Friday, September 11, 2020

Guevara's and Castro's drive to overthrow existing governments in Latin America led to the rise of Augusto Pinochet

 "Hatred as an element of the struggle; a relentless hatred of the enemy, impelling us over and beyond the natural limitations that man is heir to and transforming him into an effective, violent, selective and cold killing machine. Our soldiers must be thus; a people without hatred cannot vanquish a brutal enemy." - Ernesto "Che" Guevara, Message to the Tricontinental (1967)

Fidel Castro and Augusto Pinochet meet in Chile

Ernesto "Che" Guevara's drive to overthrow existing governments in Latin America, combined with Fidel Castro's support for terrorist groups in Chile led to unease in Chile that resulted in Augusto Pinochet's successful coup against Salvador Allende on September 11, 1973.

Che Guevara was an admirer of Mao Zedong and his formulation of guerilla warfare is adapted from the Chinese leader. Che published influential manuals Guerrilla Warfare (1961) and Guerrilla Warfare: A Method (1963), which were based on his own experiences and partly chairman Mao Zedong's writings. Guevara stated that revolution in Latin America must come through insurgent forces developed in rural areas with peasant support. His international legacy of glorifying violence through an erroneous analysis of guerilla warfare, based on his experiences with the Batista army, which was too incompetent and corrupt to fight, and applying Zedong’s writings on the subject led to bloodbaths in Argentina, Chile, El Salvador, Nicaragua, Chiapas, Congo, Angola and decades of military dictatorship and political violence. 

Ernesto "Che" Guevara meets Mao Zedong in China in 1960

Guevara in his 1967 Message to the Tricontinental, an international gathering of guerilla and terrorist groups from Asia, Europe, and Latin America, described the kind of struggle  to be expanded and carried out in Latin America to overthrow the existing governments:

"We must carry the war into every corner the enemy happens to carry it: to his home, to his centers of entertainment; a total war. It is necessary to prevent him from having a moment of peace, a quiet moment outside his barracks or even inside; we must attack him wherever he may be; make him feel like a cornered beast wherever he may move." 

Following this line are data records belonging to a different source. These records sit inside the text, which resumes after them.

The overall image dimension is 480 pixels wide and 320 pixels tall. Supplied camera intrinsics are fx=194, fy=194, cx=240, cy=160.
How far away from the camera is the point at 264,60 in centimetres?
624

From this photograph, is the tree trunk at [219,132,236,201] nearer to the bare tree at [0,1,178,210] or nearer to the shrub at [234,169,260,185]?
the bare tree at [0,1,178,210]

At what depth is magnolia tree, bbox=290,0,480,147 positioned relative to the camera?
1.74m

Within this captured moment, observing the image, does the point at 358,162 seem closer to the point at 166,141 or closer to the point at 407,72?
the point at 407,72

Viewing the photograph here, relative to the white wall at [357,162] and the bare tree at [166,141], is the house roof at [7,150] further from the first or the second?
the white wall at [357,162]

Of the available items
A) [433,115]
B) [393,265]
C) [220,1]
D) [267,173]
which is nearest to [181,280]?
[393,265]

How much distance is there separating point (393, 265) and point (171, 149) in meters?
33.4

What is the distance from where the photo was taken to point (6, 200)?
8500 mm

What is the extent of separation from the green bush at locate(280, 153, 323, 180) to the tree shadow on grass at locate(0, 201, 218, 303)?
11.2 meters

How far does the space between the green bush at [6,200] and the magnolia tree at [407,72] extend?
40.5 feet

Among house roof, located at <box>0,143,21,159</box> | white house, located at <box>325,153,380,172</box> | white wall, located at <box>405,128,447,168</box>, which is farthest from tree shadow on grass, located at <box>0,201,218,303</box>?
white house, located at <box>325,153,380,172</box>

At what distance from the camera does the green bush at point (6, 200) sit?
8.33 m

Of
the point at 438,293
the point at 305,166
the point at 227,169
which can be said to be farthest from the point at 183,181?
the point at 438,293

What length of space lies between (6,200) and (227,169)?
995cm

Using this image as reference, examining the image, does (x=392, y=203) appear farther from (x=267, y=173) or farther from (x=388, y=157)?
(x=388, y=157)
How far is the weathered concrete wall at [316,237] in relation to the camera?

Guevara’s call to total war led to the rise of new military juntas in countries that had not known them before in their history: Brazil, Ecuador, Panama, and Uruguay all had their first military juntas after the Castro regime began to export guerillas and Guevara's ideology. Other countries such as Chile, who had known a military junta between 1924 and 1931, in reaction to communist threats in 1973 embraced Augusto Pinochet who remained in power for seventeen years thanks to the continued terrorism carried out by agents and groups funded and backed by Fidel Castro

With the exception of Nicaragua Che Guevara’s prescription for revolution in Latin America led to a generation of right wing military dictatorships and harsh repression. In Nicaragua it led to a Marxist dictatorship, civil war and harsh repression. 

In Ireland the Irish Republican Army holds up Guevara as a hero and exemplar. No one should be surprised when some of his admirers in Ireland planted a 600 pound bomb to advance their revolutionary agenda. They were just following the Argentine revolutionary's instructions.